*What you are asked to do*: Within the entries that follow, show each line where the word "multipart" occurs.

-------- Data section

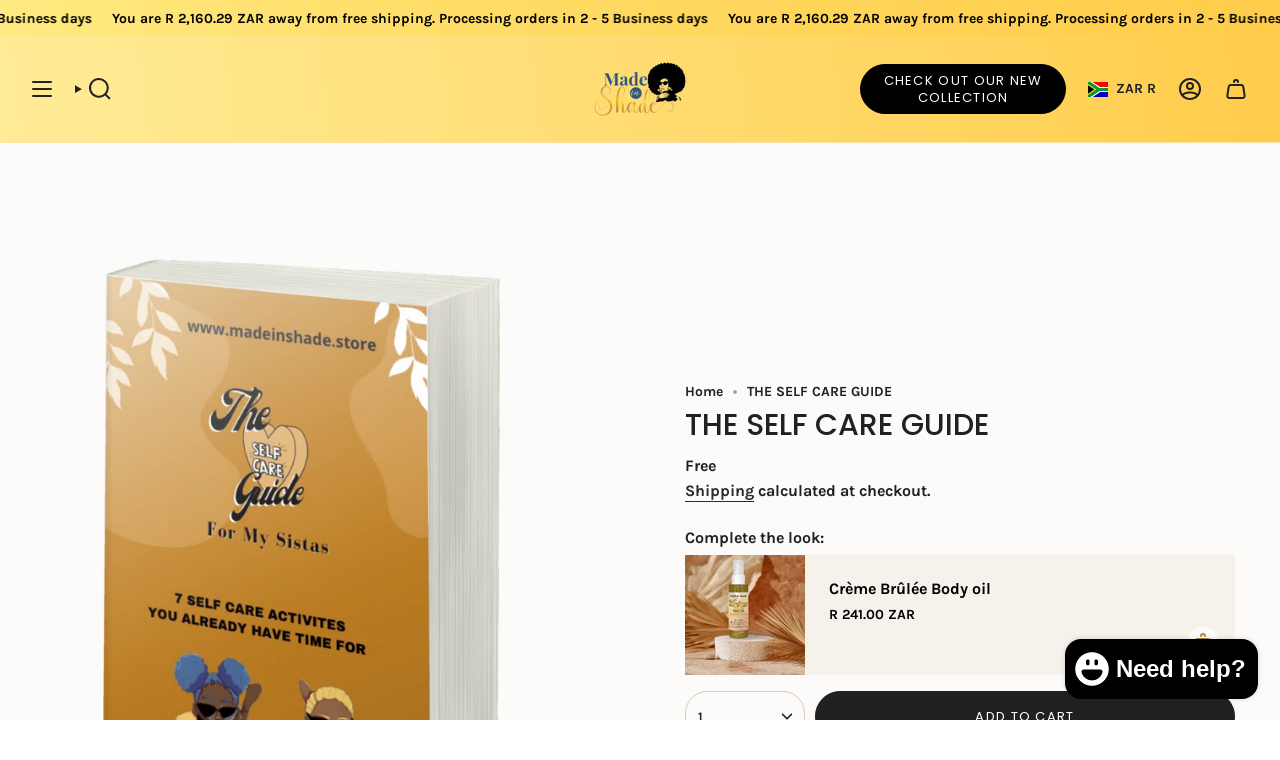

--- FILE ---
content_type: text/html; charset=utf-8
request_url: https://madeinshade.store/en-za/products/the-self-care-guide?section_id=api-product-grid-item
body_size: 279
content:
<div id="shopify-section-api-product-grid-item" class="shopify-section">

<div data-api-content>
<grid-item
    class="grid-item product-item  product-item--centered product-item--outer-text product-item--has-quickbuy "
    id="product-item--api-product-grid-item-7070254465221"
    data-grid-item
    data-url="/en-za/products/the-self-care-guide"
    data-swap-id="true"
    
  >
    <div class="product-item__image" data-product-image>
      <a
        class="product-link"
        href="/en-za/products/the-self-care-guide"
        aria-label="THE  SELF CARE GUIDE"
        data-product-link="/en-za/products/the-self-care-guide"
      ><div class="product-item__bg" data-product-image-default><figure class="image-wrapper image-wrapper--cover lazy-image lazy-image--backfill is-loading" style="--aspect-ratio: 1;" data-aos="img-in"
  data-aos-delay="||itemAnimationDelay||"
  data-aos-duration="800"
  data-aos-anchor="||itemAnimationAnchor||"
  data-aos-easing="ease-out-quart"><img src="//madeinshade.store/cdn/shop/products/download-42852771641485909.png?crop=center&amp;height=1421&amp;v=1641489926&amp;width=1421" alt="THE SELF CARE GUIDE - Made In Shade (MIS)" width="1421" height="1421" loading="eager" srcset="//madeinshade.store/cdn/shop/products/download-42852771641485909.png?v=1641489926&amp;width=136 136w, //madeinshade.store/cdn/shop/products/download-42852771641485909.png?v=1641489926&amp;width=160 160w, //madeinshade.store/cdn/shop/products/download-42852771641485909.png?v=1641489926&amp;width=180 180w, //madeinshade.store/cdn/shop/products/download-42852771641485909.png?v=1641489926&amp;width=220 220w, //madeinshade.store/cdn/shop/products/download-42852771641485909.png?v=1641489926&amp;width=254 254w, //madeinshade.store/cdn/shop/products/download-42852771641485909.png?v=1641489926&amp;width=284 284w, //madeinshade.store/cdn/shop/products/download-42852771641485909.png?v=1641489926&amp;width=292 292w, //madeinshade.store/cdn/shop/products/download-42852771641485909.png?v=1641489926&amp;width=320 320w, //madeinshade.store/cdn/shop/products/download-42852771641485909.png?v=1641489926&amp;width=480 480w, //madeinshade.store/cdn/shop/products/download-42852771641485909.png?v=1641489926&amp;width=528 528w, //madeinshade.store/cdn/shop/products/download-42852771641485909.png?v=1641489926&amp;width=640 640w, //madeinshade.store/cdn/shop/products/download-42852771641485909.png?v=1641489926&amp;width=720 720w, //madeinshade.store/cdn/shop/products/download-42852771641485909.png?v=1641489926&amp;width=960 960w, //madeinshade.store/cdn/shop/products/download-42852771641485909.png?v=1641489926&amp;width=1080 1080w, //madeinshade.store/cdn/shop/products/download-42852771641485909.png?v=1641489926&amp;width=1296 1296w" sizes="500px" fetchpriority="high" class=" fit-cover is-loading ">
</figure>

&nbsp;</div></a>

      <div class="badge-box-container align--top-left body-medium"></div>
<quick-add-product>
  <div class="quick-add__holder desktop" data-quick-add-holder="7070254465221"><form method="post" action="/en-za/cart/add" id="ProductForm--api-product-grid-item-7070254465221" accept-charset="UTF-8" class="shopify-product-form" enctype="multipart/form-data"><input type="hidden" name="form_type" value="product" /><input type="hidden" name="utf8" value="✓" /><input type="hidden" name="id" value="41057354645701"><input type="hidden" name="product-id" value="7070254465221" /><input type="hidden" name="section-id" value="api-product-grid-item" /></form><button
      class="quick-add__button btn btn--solid btn--small"
      
        type="submit"
        name="add"
        form="ProductForm--api-product-grid-item-7070254465221"
        aria-label="Add to cart"
        data-add-to-cart
      
    ><span class="btn__text">Add to cart
</span>
      <span class="btn__added">&nbsp;</span>
      <span class="btn__loader">
        <svg height="18" width="18" class="svg-loader">
          <circle r="7" cx="9" cy="9" />
          <circle stroke-dasharray="87.96459430051421 87.96459430051421" r="7" cx="9" cy="9" />
        </svg>
      </span>
      <span class="btn__error" data-message-error>&nbsp;</span>
    </button></div>
</quick-add-product>

    </div>

    <div
      class="product-information"
      style="--swatch-size: var(--swatch-size-filters);"
      data-product-information
    >
      <div class="product-item__info body-medium">
        <a class="product-link" href="/en-za/products/the-self-care-guide" data-product-link="/en-za/products/the-self-care-guide">
          <p class="product-item__title">THE  SELF CARE GUIDE</p>

          <div class="product-item__price__holder"><div class="product-item__price" data-product-price>
<span class="price">
  
    <span class="new-price">
      
Free
</span>
    
  
</span>

</div>
          </div>
        </a>
          <div
            class="product-item__recently-viewed hidden"
            data-recently-viewed-indicator
            data-product-handle="the-self-care-guide"
          >
            <span class="product-item__recently-viewed__text">Recently Viewed</span>
          </div>
        

<quick-add-product>
  <div class="quick-add__holder mobile" data-quick-add-holder="7070254465221"><form method="post" action="/en-za/cart/add" id="ProductForm--api-product-grid-item-7070254465221" accept-charset="UTF-8" class="shopify-product-form" enctype="multipart/form-data"><input type="hidden" name="form_type" value="product" /><input type="hidden" name="utf8" value="✓" /><input type="hidden" name="id" value="41057354645701"><input type="hidden" name="product-id" value="7070254465221" /><input type="hidden" name="section-id" value="api-product-grid-item" /></form><button
      class="quick-add__button btn btn--outline btn--small"
      
        type="submit"
        name="add"
        form="ProductForm--api-product-grid-item-7070254465221"
        aria-label="Add to cart"
        data-add-to-cart
      
    ><span class="btn__text">Add to cart
</span>
      <span class="btn__added">&nbsp;</span>
      <span class="btn__loader">
        <svg height="18" width="18" class="svg-loader">
          <circle r="7" cx="9" cy="9" />
          <circle stroke-dasharray="87.96459430051421 87.96459430051421" r="7" cx="9" cy="9" />
        </svg>
      </span>
      <span class="btn__error" data-message-error>&nbsp;</span>
    </button></div>
</quick-add-product>
</div>
    </div>
  </grid-item></div></div>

----------------

*Answer section*:
  <div class="quick-add__holder desktop" data-quick-add-holder="7070254465221"><form method="post" action="/en-za/cart/add" id="ProductForm--api-product-grid-item-7070254465221" accept-charset="UTF-8" class="shopify-product-form" enctype="multipart/form-data"><input type="hidden" name="form_type" value="product" /><input type="hidden" name="utf8" value="✓" /><input type="hidden" name="id" value="41057354645701"><input type="hidden" name="product-id" value="7070254465221" /><input type="hidden" name="section-id" value="api-product-grid-item" /></form><button
  <div class="quick-add__holder mobile" data-quick-add-holder="7070254465221"><form method="post" action="/en-za/cart/add" id="ProductForm--api-product-grid-item-7070254465221" accept-charset="UTF-8" class="shopify-product-form" enctype="multipart/form-data"><input type="hidden" name="form_type" value="product" /><input type="hidden" name="utf8" value="✓" /><input type="hidden" name="id" value="41057354645701"><input type="hidden" name="product-id" value="7070254465221" /><input type="hidden" name="section-id" value="api-product-grid-item" /></form><button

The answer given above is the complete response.